= Exercise description =
Every line below should be copied exactly; drop the pictures.

= Provided data =
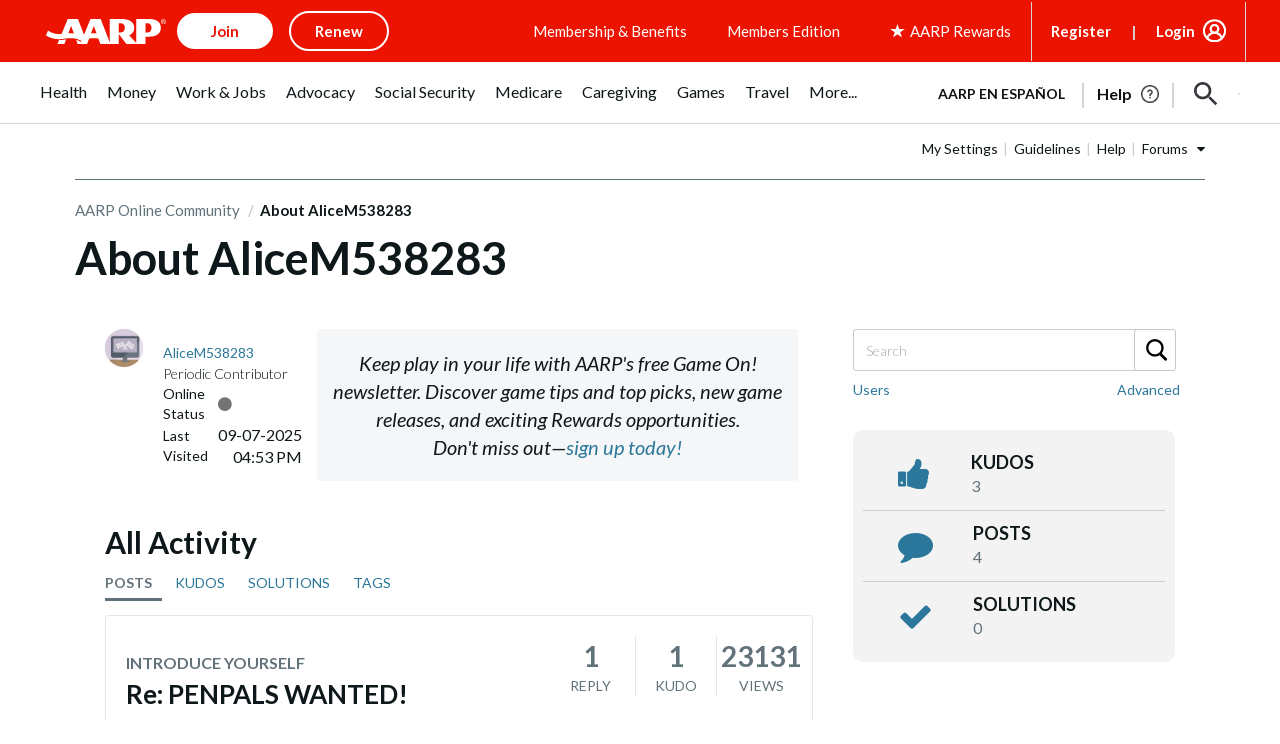

--- FILE ---
content_type: text/html; charset=UTF-8
request_url: https://community.aarp.org/t5/user/viewprofilepage/user-id/23049009
body_size: 1870
content:
<!DOCTYPE html>
<html lang="en">
<head>
    <meta charset="utf-8">
    <meta name="viewport" content="width=device-width, initial-scale=1">
    <title></title>
    <style>
        body {
            font-family: "Arial";
        }
    </style>
    <script type="text/javascript">
    window.awsWafCookieDomainList = [];
    window.gokuProps = {
"key":"AQIDAHjcYu/GjX+QlghicBgQ/7bFaQZ+m5FKCMDnO+vTbNg96AHf0QDR8N4FZ0BkUn8kcucXAAAAfjB8BgkqhkiG9w0BBwagbzBtAgEAMGgGCSqGSIb3DQEHATAeBglghkgBZQMEAS4wEQQMuq52ahLIzXS391ltAgEQgDujRkBXrrIUjgs1lAsFcu/9kgpI/IuavohSG7yE1BYsDzpFl4iqc4edkSwfTozI/iGO7lnWq3QC9N4X1w==",
          "iv":"D549pQHl+QAAAbM5",
          "context":"4qJHnouAnbSh+7ImKfYijV+ow4iZP/A/1avvoblxWYkxI58iMrixS2lDR9Ac3e0FgDrIZUVRsl+BYujQ5yIuxbn1KnLmyM+4XesSaZaqf2T82+qZCuSJtaqHhlT8CN2xiDhy98X3cxBoNBb3yEOAPdr9X0+LOLJaxE+4SrVrCyCSTGQHmEqYvSj82DmeRRsTkDsma8WhfDr+S8OHJceL+vuqL6/lGGVk3WCNITQuyaBicuFAvmysMoKp1RcRBf2Own7g3Z7LbcyuXQzCFzfee5QJTGfXiRov5TJZXq5juobNmHUalH9nzhg/fmkQLOa76BBAmF8MT86okavMGqaq8MsTiaL+EU7leyK+ajEv+VmUt7yO+j9mNoPfVWQZEaI5Sf5KmYSO4wDTmhb1HhjXpkHtYcv7yklD"
};
    </script>
    <script src="https://bc0439715fa6.967eb88d.us-east-2.token.awswaf.com/bc0439715fa6/1ff0760906d5/e04be9dda55e/challenge.js"></script>
</head>
<body>
    <div id="challenge-container"></div>
    <script type="text/javascript">
        AwsWafIntegration.saveReferrer();
        AwsWafIntegration.checkForceRefresh().then((forceRefresh) => {
            if (forceRefresh) {
                AwsWafIntegration.forceRefreshToken().then(() => {
                    window.location.reload(true);
                });
            } else {
                AwsWafIntegration.getToken().then(() => {
                    window.location.reload(true);
                });
            }
        });
    </script>
    <noscript>
        <h1>JavaScript is disabled</h1>
        In order to continue, we need to verify that you're not a robot.
        This requires JavaScript. Enable JavaScript and then reload the page.
    </noscript>
</body>
</html>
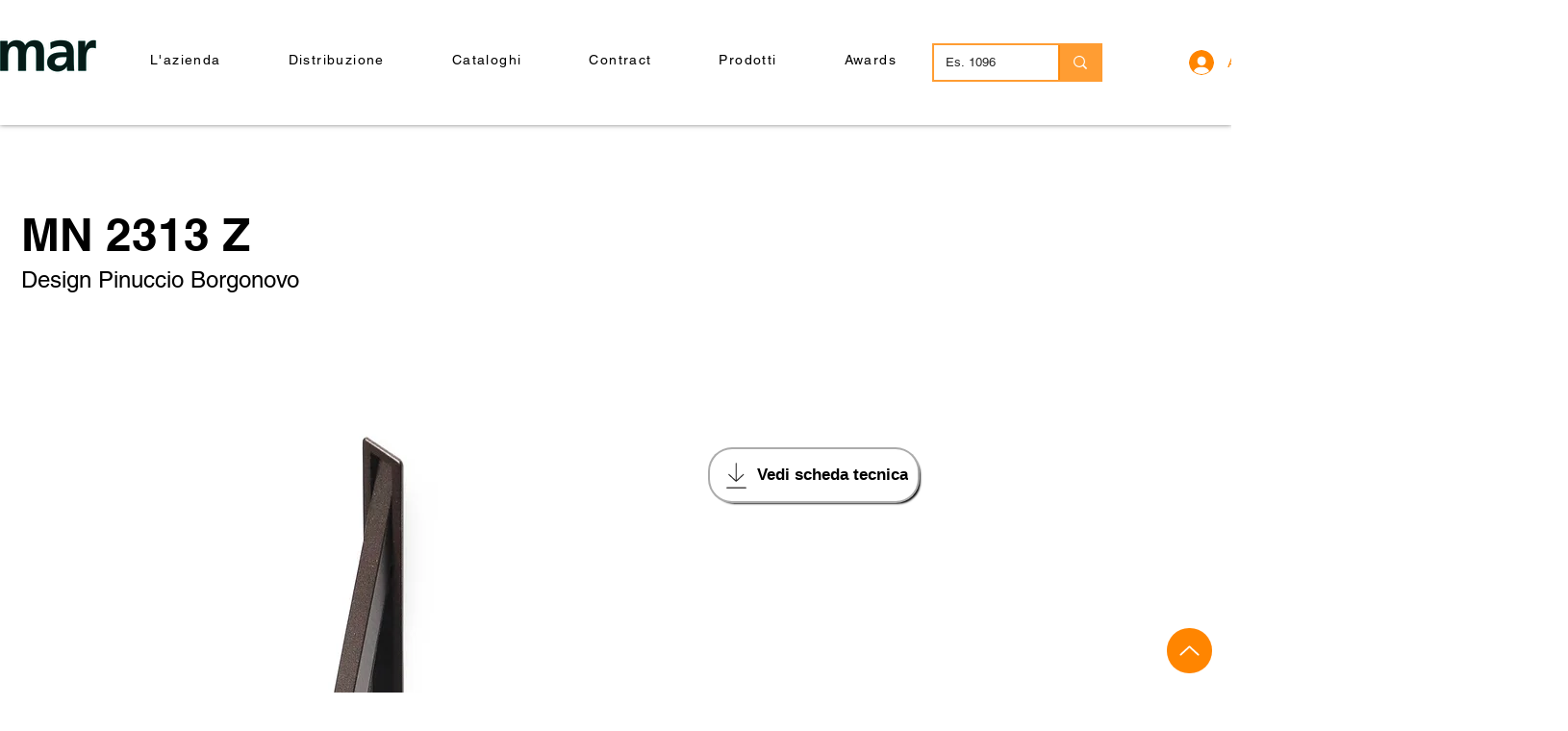

--- FILE ---
content_type: text/plain
request_url: https://www.google-analytics.com/j/collect?v=1&_v=j102&a=1297518393&t=pageview&_s=1&dl=https%3A%2F%2Fwww.pamarworld.com%2Fallhandles%2Fmn-2313-z&ul=en-us%40posix&dt=MN%202313%20Z&sr=1280x720&vp=1280x720&_u=YEBAAEABAAAAACAAI~&jid=1229300721&gjid=1989621476&cid=766451396.1768966634&tid=UA-199928265-2&_gid=2080544265.1768966634&_r=1&_slc=1&gtm=45He61g1n81PZGPSL3v847284648za200zd847284648&gcd=13l3l3l3l1l1&dma=0&tag_exp=103116026~103200004~104527906~104528501~104684208~104684211~105391252~115616986~115938466~115938469~116682876~116988315~117041588&z=1455144193
body_size: -450
content:
2,cG-6G45FJRMDR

= Exercise output =
--- FILE ---
content_type: text/html; charset=UTF-8
request_url: https://community.aarp.org/t5/user/viewprofilepage/user-id/23049009
body_size: 1870
content:
<!DOCTYPE html>
<html lang="en">
<head>
    <meta charset="utf-8">
    <meta name="viewport" content="width=device-width, initial-scale=1">
    <title></title>
    <style>
        body {
            font-family: "Arial";
        }
    </style>
    <script type="text/javascript">
    window.awsWafCookieDomainList = [];
    window.gokuProps = {
"key":"AQIDAHjcYu/GjX+QlghicBgQ/7bFaQZ+m5FKCMDnO+vTbNg96AHf0QDR8N4FZ0BkUn8kcucXAAAAfjB8BgkqhkiG9w0BBwagbzBtAgEAMGgGCSqGSIb3DQEHATAeBglghkgBZQMEAS4wEQQMuq52ahLIzXS391ltAgEQgDujRkBXrrIUjgs1lAsFcu/9kgpI/IuavohSG7yE1BYsDzpFl4iqc4edkSwfTozI/iGO7lnWq3QC9N4X1w==",
          "iv":"D549pQHl+QAAAbM5",
          "context":"4qJHnouAnbSh+7ImKfYijV+ow4iZP/A/1avvoblxWYkxI58iMrixS2lDR9Ac3e0FgDrIZUVRsl+BYujQ5yIuxbn1KnLmyM+4XesSaZaqf2T82+qZCuSJtaqHhlT8CN2xiDhy98X3cxBoNBb3yEOAPdr9X0+LOLJaxE+4SrVrCyCSTGQHmEqYvSj82DmeRRsTkDsma8WhfDr+S8OHJceL+vuqL6/lGGVk3WCNITQuyaBicuFAvmysMoKp1RcRBf2Own7g3Z7LbcyuXQzCFzfee5QJTGfXiRov5TJZXq5juobNmHUalH9nzhg/fmkQLOa76BBAmF8MT86okavMGqaq8MsTiaL+EU7leyK+ajEv+VmUt7yO+j9mNoPfVWQZEaI5Sf5KmYSO4wDTmhb1HhjXpkHtYcv7yklD"
};
    </script>
    <script src="https://bc0439715fa6.967eb88d.us-east-2.token.awswaf.com/bc0439715fa6/1ff0760906d5/e04be9dda55e/challenge.js"></script>
</head>
<body>
    <div id="challenge-container"></div>
    <script type="text/javascript">
        AwsWafIntegration.saveReferrer();
        AwsWafIntegration.checkForceRefresh().then((forceRefresh) => {
            if (forceRefresh) {
                AwsWafIntegration.forceRefreshToken().then(() => {
                    window.location.reload(true);
                });
            } else {
                AwsWafIntegration.getToken().then(() => {
                    window.location.reload(true);
                });
            }
        });
    </script>
    <noscript>
        <h1>JavaScript is disabled</h1>
        In order to continue, we need to verify that you're not a robot.
        This requires JavaScript. Enable JavaScript and then reload the page.
    </noscript>
</body>
</html>

--- FILE ---
content_type: text/plain
request_url: https://www.google-analytics.com/j/collect?v=1&_v=j102&a=1297518393&t=pageview&_s=1&dl=https%3A%2F%2Fwww.pamarworld.com%2Fallhandles%2Fmn-2313-z&ul=en-us%40posix&dt=MN%202313%20Z&sr=1280x720&vp=1280x720&_u=YEBAAEABAAAAACAAI~&jid=1229300721&gjid=1989621476&cid=766451396.1768966634&tid=UA-199928265-2&_gid=2080544265.1768966634&_r=1&_slc=1&gtm=45He61g1n81PZGPSL3v847284648za200zd847284648&gcd=13l3l3l3l1l1&dma=0&tag_exp=103116026~103200004~104527906~104528501~104684208~104684211~105391252~115616986~115938466~115938469~116682876~116988315~117041588&z=1455144193
body_size: -450
content:
2,cG-6G45FJRMDR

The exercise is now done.